The ones that slipped through the cracks.
The ones people forgot about because there was some shiny new crisis in a city with one-and-a-half-million people.
Because the most vulnerable needed someone to fight for them.
Each victim I helped, each family I made a difference to, made all my hard work on the podcast worth it.
I checked my phone to see if the guy I’d been chatting with on Tinder had replied to my message confirming our date tonight. Nothing.
I opened the app to make sure I’d actually hit send on my message, but his profile had vanished.
Again? Are you kidding me?
That made seven guys in a row who’d ghosted me after making plans. Did they really have to block me instead of sending a quick message with Sorry, not interested?

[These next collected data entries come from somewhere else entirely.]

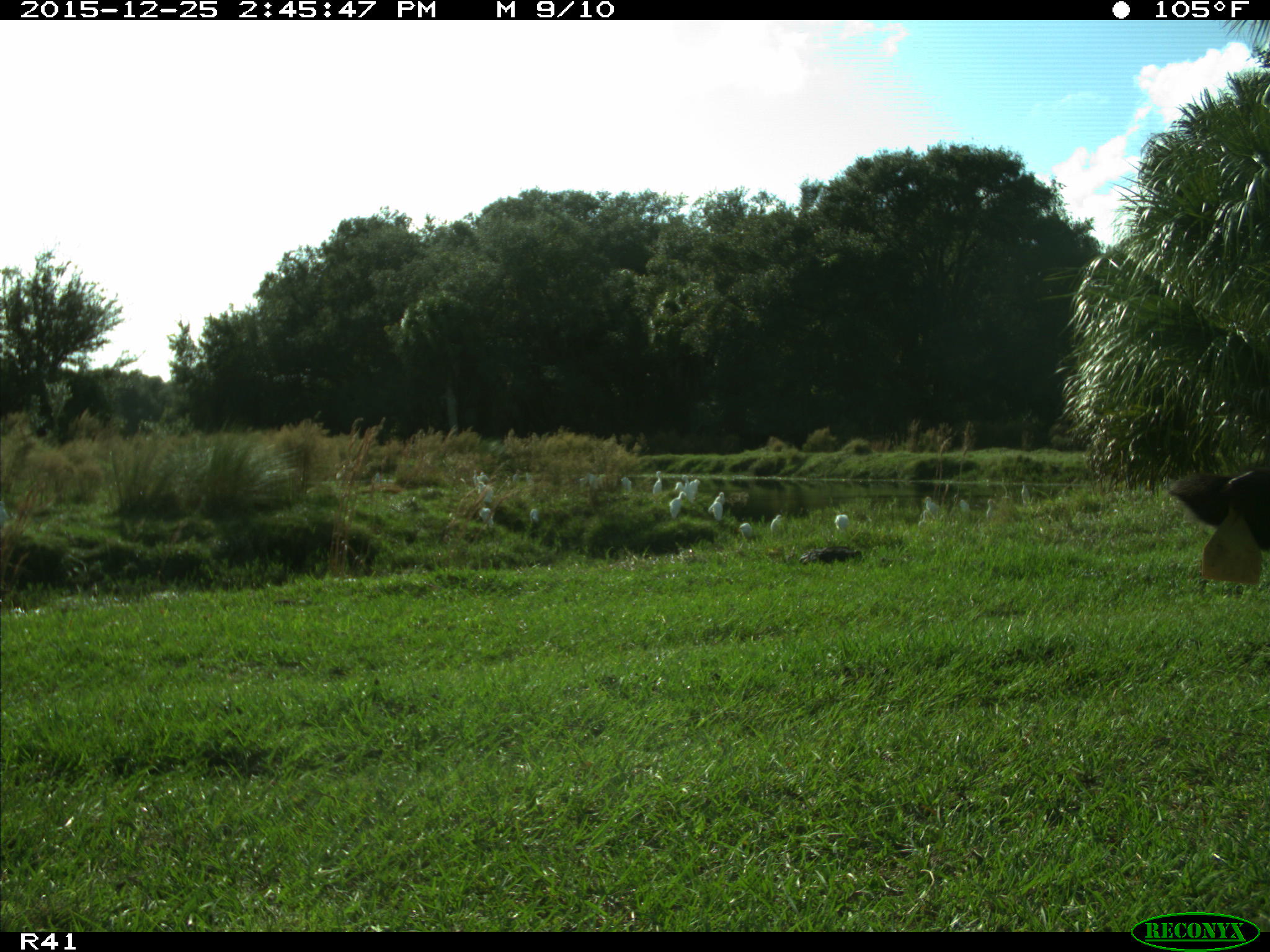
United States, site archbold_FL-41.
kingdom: Animalia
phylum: Chordata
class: Mammalia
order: Artiodactyla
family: Bovidae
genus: Bos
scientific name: Bos taurus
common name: domestic cow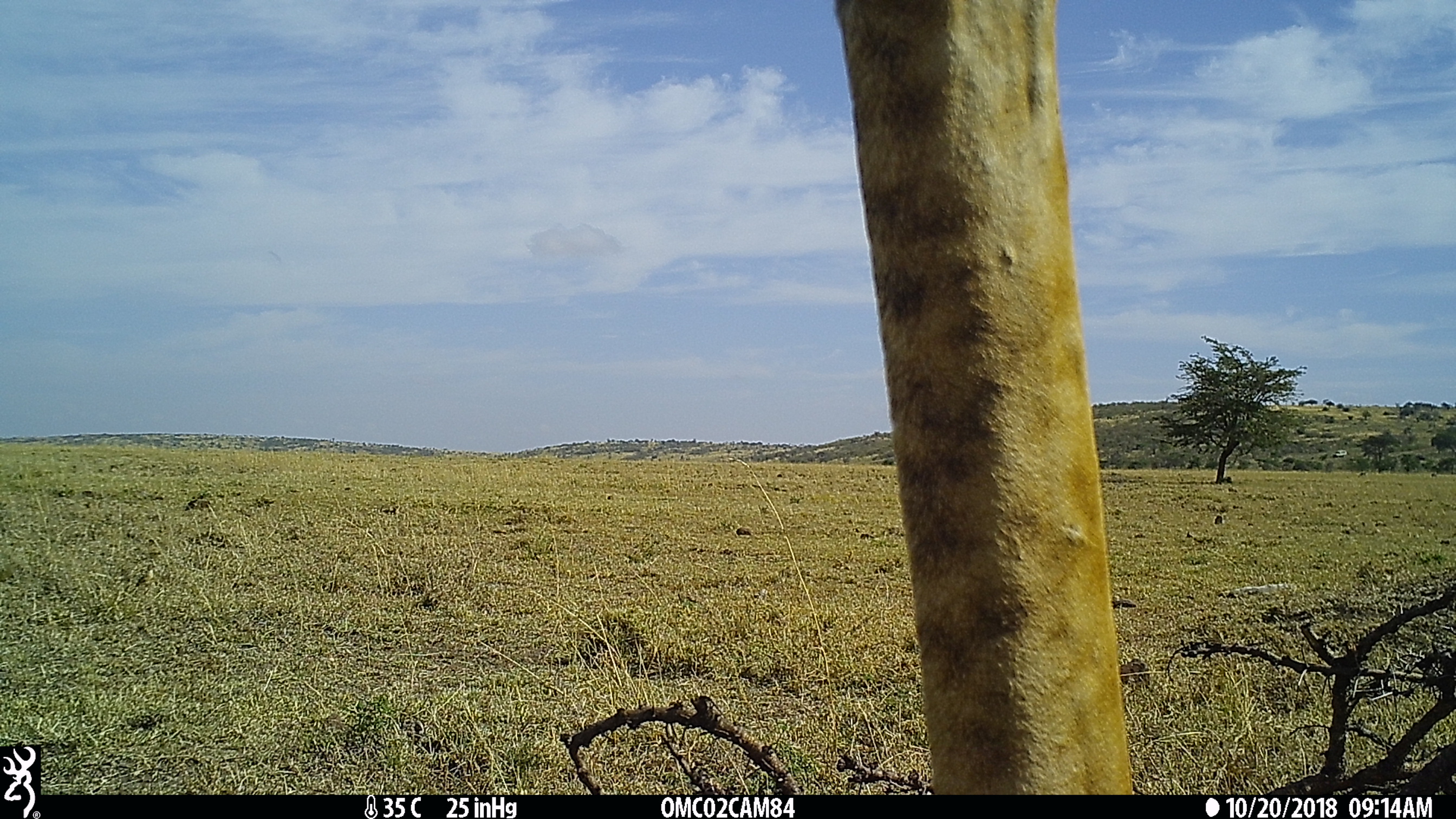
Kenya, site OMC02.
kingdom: Animalia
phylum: Chordata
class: Mammalia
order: Artiodactyla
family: Giraffidae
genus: Giraffa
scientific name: Giraffa camelopardalis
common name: northern giraffe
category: giraffe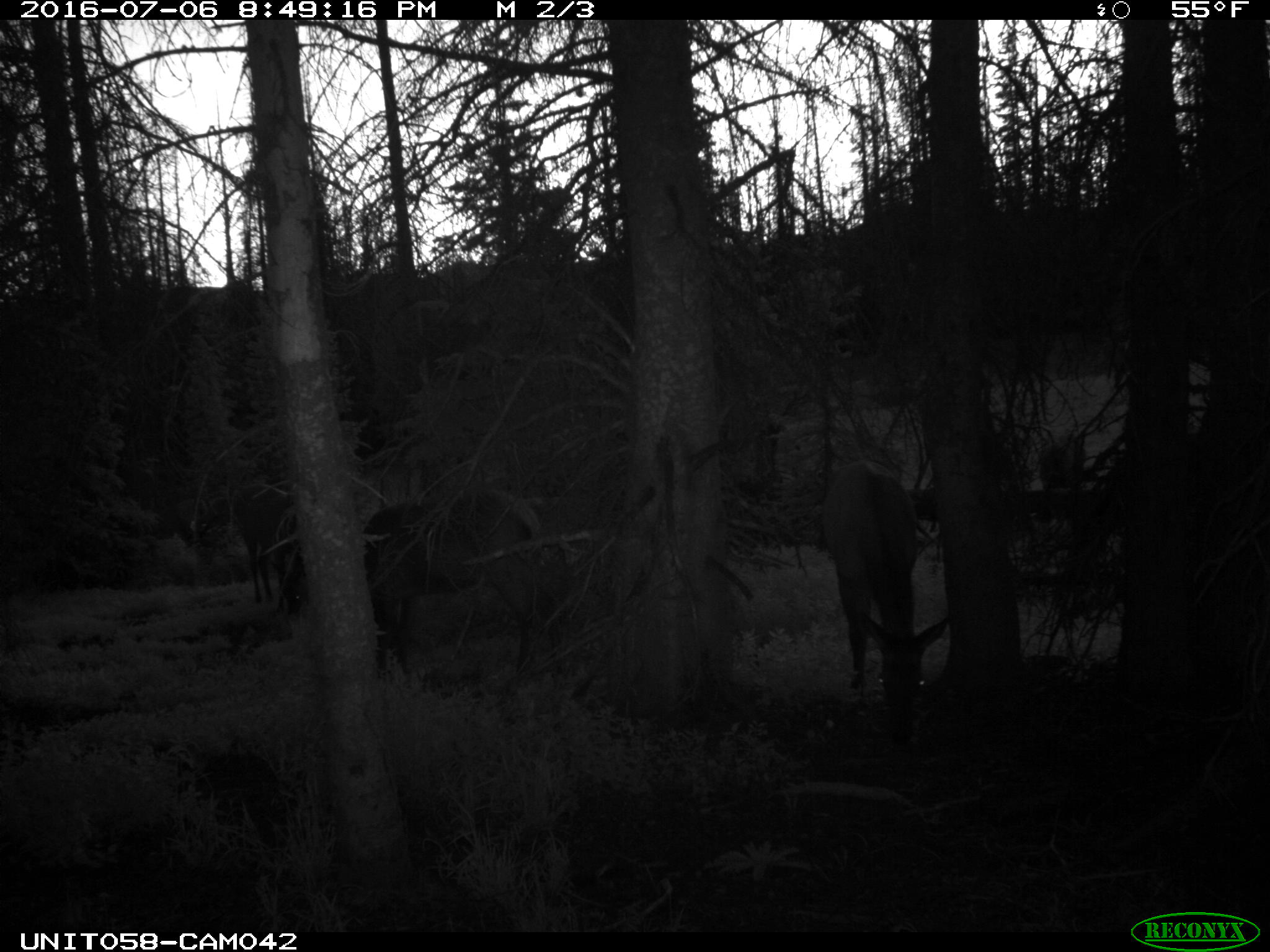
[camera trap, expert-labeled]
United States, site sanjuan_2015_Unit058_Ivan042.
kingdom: Animalia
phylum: Chordata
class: Mammalia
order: Artiodactyla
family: Cervidae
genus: Cervus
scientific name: Cervus elaphus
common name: red deer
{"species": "Cervus elaphus (red deer)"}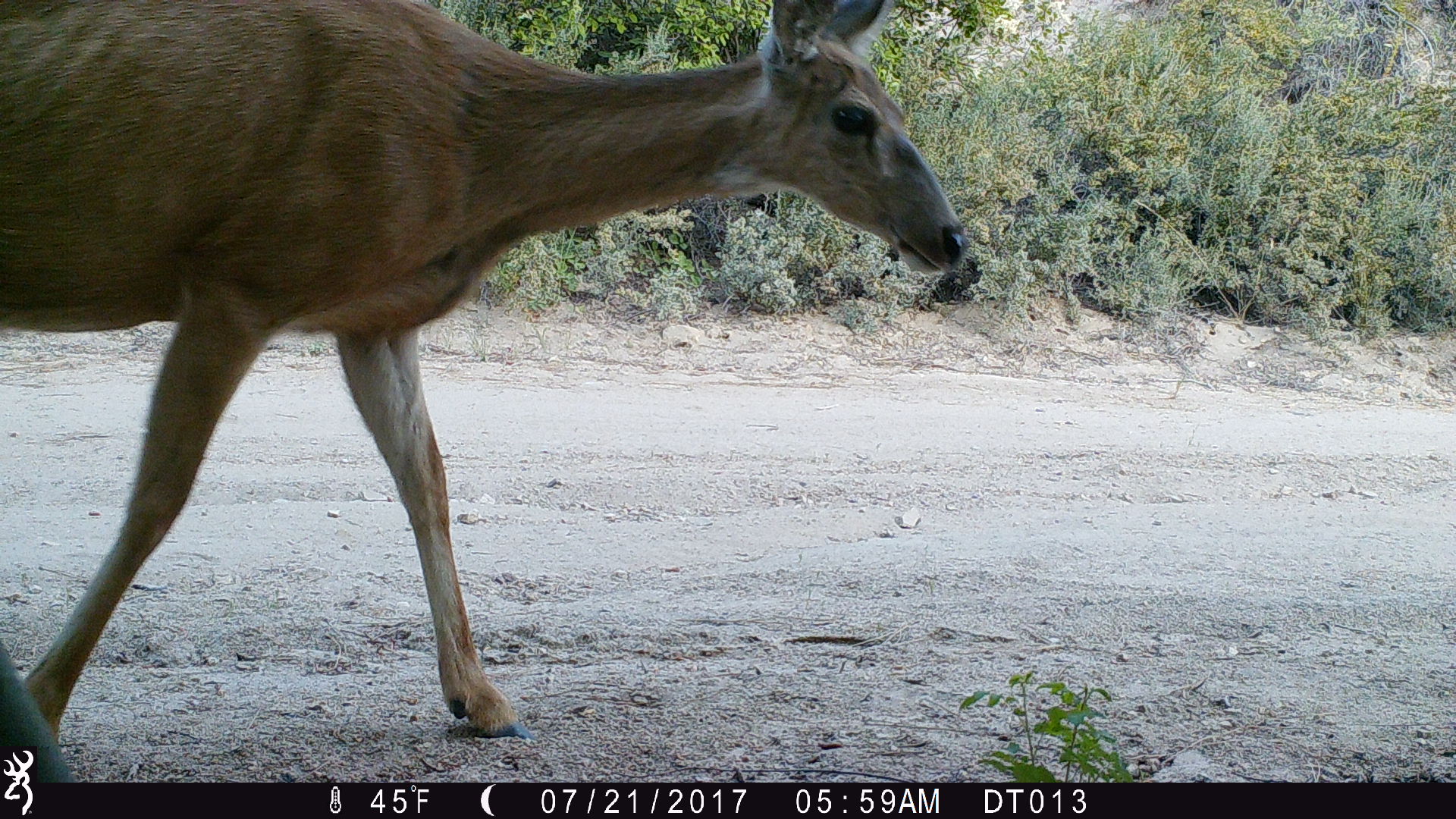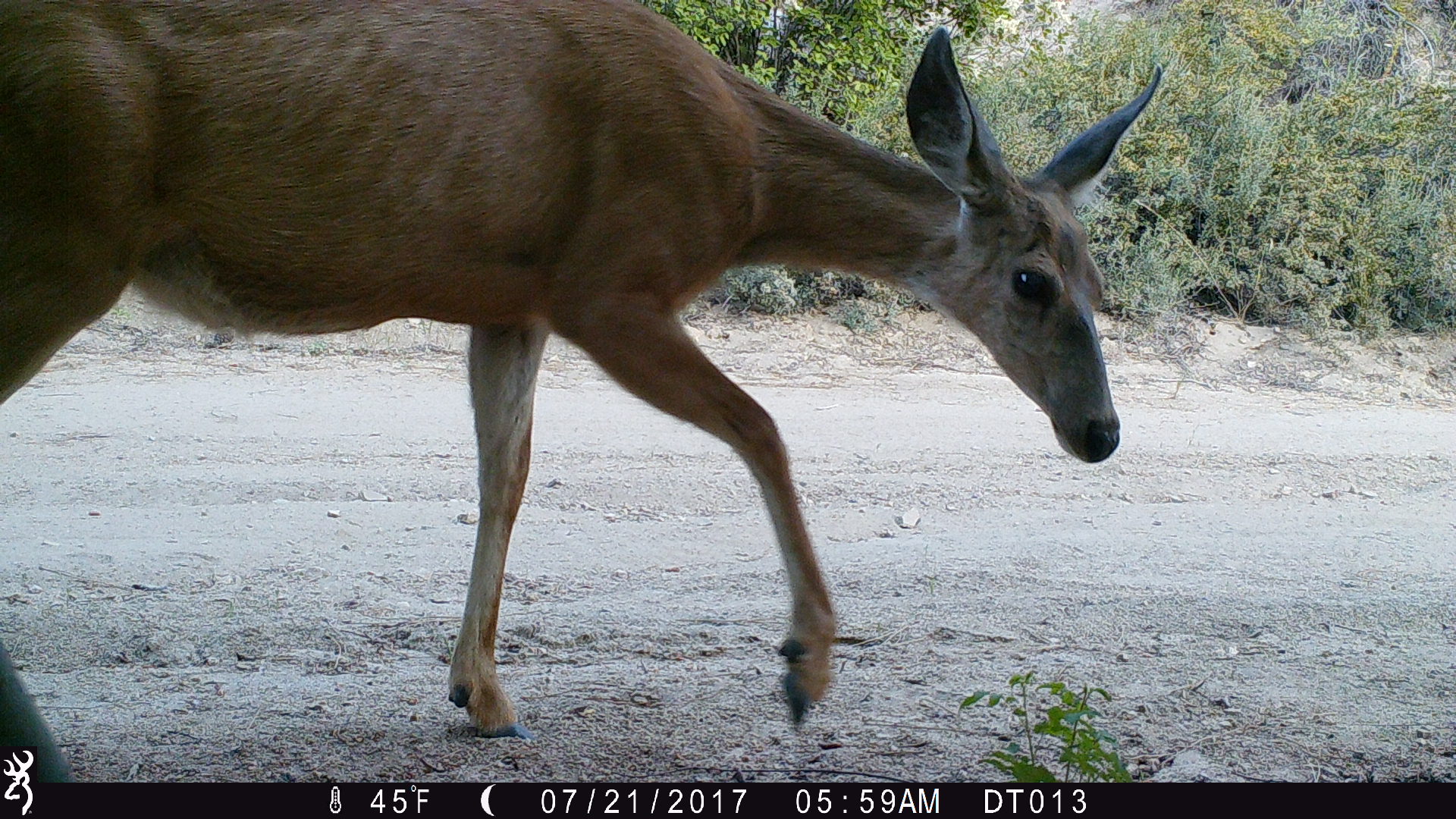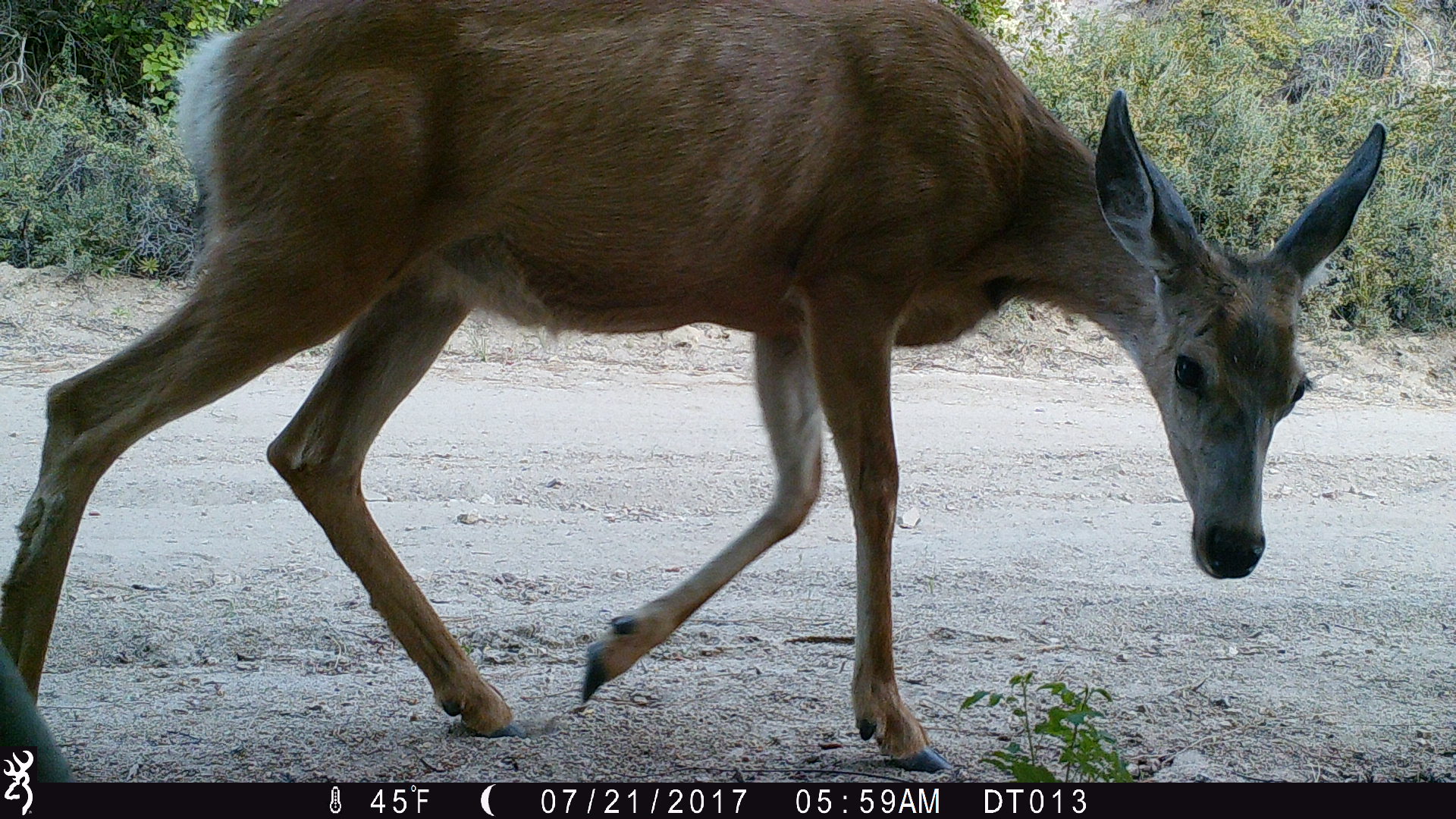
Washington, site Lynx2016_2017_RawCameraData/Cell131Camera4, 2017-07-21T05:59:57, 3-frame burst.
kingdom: Animalia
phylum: Chordata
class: Mammalia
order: Artiodactyla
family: Cervidae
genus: Odocoileus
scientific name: Odocoileus hemionus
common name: mule deer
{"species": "Odocoileus hemionus (mule deer)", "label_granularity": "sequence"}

Fucking men. Lying, untrustworthy assholes. Good for one thing and one thing only, and I didn’t need dick that badly.
Although it’d been an alarmingly long time since I’d ridden a real one.
An email notification popped up on the screen from an address I didn’t recognize. When I clicked on it, I saw an anonymous tip that a girl fitting Sierra’s description had been spotted near a known sex-worker hangout.
Okay. That could be worth looking into.
I texted my cousin Jake to see if he’d accompany me on another walk through one of Philly’s seediest areas.
He didn’t want me to go without him. Kensington wasn’t a place to wander alone at night, and Jake was big, burly, and had a Don’t fuck with me look about him, even if he was a giant teddy bear on the inside.
A couple of minutes later, Jake replied with a thumbs-up emoji.
I stepped off the El at Kensington-Allegheny along with a group of fledgling gang members and several weary-looking factory workers. Pigeons scattered across the cracked concrete platform as stragglers rushed to board the train before the doors closed.
I zipped up my thick coat to stave off the cool evening air, wishing it could also protect me from the sour stench of urine.
Jake would be here soon. I pulled my phone out to let him know I was here already, and found an unread message.
Jake
Sorry cuz. Got called in to work. Rain check?
Sent eighteen minutes ago? Shit. Why hadn’t I seen the notification? There was something weird going on with my phone lately.
Sure. Talk to you soon.
I glanced around the empty station. It wouldn’t be long before another train turned up on the opposite platform to take me homeward.
But since I was here, maybe I could take a quick walk. The location given in the tip wasn’t far from the station. And it was only seven forty-five p.m. Not exactly the witching hour in these parts.
If Sierra was in the area, I needed to act fast before she moved on.
It wasn’t unheard-of for street kids to get manipulated by pimps and forced into work to pay off a never-ending debt.
If that had happened to Sierra, she could be rescued.
She might be traumatized, but that was better than finding a body.
Fifteen minutes. That was all I needed to ask a few questions, and then I could be on my way.